The United States has called on Turkey to respect the right to freedom of religion and reopen the Halki Seminary on İstanbul’s Heybeliada island as July 29 marks the 50th anniversary of the closure of the school.
“The United States continues to urge the Turkish government to respect the right to freedom of religion or belief as enshrined in the Universal Declaration of Human Rights, and allow the reopening of the Halki Seminary.
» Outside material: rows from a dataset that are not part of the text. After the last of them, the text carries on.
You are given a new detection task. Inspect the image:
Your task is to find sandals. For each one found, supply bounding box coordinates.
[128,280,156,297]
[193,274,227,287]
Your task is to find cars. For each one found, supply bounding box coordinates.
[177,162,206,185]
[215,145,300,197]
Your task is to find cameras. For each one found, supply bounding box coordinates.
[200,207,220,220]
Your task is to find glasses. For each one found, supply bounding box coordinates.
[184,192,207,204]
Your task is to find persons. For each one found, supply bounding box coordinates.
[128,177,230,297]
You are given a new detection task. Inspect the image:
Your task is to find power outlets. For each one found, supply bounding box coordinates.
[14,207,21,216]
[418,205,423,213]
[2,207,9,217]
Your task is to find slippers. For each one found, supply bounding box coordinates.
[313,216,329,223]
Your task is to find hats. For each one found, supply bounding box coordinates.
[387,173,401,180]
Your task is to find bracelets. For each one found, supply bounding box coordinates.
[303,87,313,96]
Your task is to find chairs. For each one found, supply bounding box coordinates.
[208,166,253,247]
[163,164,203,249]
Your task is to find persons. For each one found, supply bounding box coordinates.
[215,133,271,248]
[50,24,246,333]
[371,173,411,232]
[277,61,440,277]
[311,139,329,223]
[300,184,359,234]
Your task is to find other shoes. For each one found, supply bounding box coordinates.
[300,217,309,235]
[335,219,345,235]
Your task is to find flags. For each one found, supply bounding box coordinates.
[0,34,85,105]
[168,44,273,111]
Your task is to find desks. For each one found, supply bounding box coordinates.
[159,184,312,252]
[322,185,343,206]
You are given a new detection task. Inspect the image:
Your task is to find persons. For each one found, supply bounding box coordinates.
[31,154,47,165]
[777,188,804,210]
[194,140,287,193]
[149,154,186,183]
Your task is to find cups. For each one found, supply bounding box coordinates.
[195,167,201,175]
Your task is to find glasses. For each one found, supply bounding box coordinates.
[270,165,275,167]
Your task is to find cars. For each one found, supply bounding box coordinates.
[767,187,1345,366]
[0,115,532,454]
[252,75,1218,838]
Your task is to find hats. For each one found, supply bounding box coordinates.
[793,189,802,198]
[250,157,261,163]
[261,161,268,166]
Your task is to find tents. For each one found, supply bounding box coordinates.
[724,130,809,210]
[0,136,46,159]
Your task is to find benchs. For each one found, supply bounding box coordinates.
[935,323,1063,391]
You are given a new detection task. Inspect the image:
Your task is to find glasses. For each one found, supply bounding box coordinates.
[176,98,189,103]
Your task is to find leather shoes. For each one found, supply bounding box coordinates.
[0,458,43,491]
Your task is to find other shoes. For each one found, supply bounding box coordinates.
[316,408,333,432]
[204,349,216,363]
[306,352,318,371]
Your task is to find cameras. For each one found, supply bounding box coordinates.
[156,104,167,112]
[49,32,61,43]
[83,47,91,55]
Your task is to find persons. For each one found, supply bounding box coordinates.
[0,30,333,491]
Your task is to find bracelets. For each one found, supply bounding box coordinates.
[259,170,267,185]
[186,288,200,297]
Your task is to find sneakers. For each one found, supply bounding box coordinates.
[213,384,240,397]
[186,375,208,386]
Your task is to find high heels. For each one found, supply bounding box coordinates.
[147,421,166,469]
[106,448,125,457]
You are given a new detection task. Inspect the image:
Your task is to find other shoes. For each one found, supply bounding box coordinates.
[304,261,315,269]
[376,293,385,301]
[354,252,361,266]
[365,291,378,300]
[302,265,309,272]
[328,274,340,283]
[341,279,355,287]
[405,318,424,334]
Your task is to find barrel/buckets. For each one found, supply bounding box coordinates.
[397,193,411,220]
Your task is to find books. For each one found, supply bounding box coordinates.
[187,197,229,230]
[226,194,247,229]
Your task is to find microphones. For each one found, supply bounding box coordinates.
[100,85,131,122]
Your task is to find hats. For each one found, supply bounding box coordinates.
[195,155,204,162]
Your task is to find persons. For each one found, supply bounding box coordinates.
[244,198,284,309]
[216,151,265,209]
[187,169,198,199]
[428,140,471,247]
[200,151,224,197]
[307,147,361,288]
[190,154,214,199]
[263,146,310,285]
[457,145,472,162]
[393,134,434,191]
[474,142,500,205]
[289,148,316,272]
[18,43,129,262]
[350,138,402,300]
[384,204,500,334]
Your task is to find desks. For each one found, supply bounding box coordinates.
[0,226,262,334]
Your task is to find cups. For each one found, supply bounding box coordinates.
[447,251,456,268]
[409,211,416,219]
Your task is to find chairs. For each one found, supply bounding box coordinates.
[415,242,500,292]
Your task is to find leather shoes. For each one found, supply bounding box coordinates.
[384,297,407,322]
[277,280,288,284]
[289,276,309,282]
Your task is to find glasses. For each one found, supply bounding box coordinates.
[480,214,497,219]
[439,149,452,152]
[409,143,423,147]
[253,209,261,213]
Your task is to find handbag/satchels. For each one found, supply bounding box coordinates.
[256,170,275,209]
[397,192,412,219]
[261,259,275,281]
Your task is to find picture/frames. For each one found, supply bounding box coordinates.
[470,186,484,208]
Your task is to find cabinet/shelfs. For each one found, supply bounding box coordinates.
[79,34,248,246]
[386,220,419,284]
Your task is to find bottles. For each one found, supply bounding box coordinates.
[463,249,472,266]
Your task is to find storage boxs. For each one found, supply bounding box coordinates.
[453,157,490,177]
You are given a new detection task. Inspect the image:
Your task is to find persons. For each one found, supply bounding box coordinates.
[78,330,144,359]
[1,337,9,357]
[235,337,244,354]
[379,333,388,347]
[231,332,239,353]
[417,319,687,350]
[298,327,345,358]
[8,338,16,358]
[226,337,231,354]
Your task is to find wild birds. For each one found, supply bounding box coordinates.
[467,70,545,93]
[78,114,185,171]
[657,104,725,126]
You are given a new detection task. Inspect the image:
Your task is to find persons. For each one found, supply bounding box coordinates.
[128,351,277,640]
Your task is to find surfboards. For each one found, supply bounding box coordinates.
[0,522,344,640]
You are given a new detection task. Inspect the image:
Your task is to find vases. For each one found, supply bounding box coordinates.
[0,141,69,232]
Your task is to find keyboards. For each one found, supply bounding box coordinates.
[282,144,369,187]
Moreover, we call upon the government of Turkey to allow all religious groups to again train their clergy within the country,” US State Department Spokesperson Ned Price said in a statement on Thursday.
A key minority problem in Turkey is the situation of Halki Seminary, which belongs to the Greek Orthodox Church and was closed in 1971 after the Turkish Parliament enacted a law banning private institutions of higher learning.
“Today marks 50 years since the Turkish Constitutional Court ruled that all institutions of higher education must either nationalize or close, resulting in the closure of the Theological School of Halki, a seminary of the Ecumenical Patriarchate of the Eastern Orthodox Church,” Price said in his statement.
Price said the Halki Seminary had operated for 127 years and that its closure deprived the Ecumenical Patriarchate of a training school for Orthodox clergy in Turkey, its home for 1,690 years.
“Since Halki’s closure, those wishing to become Orthodox clergy have been forced to go abroad for their training.”
The seminary still remains closed despite criticism and promises by the Turkish government to reopen it. The situation of the seminary has been cited in various reports on the issue, particularly in the annual country reports for Turkey prepared by the European Commission.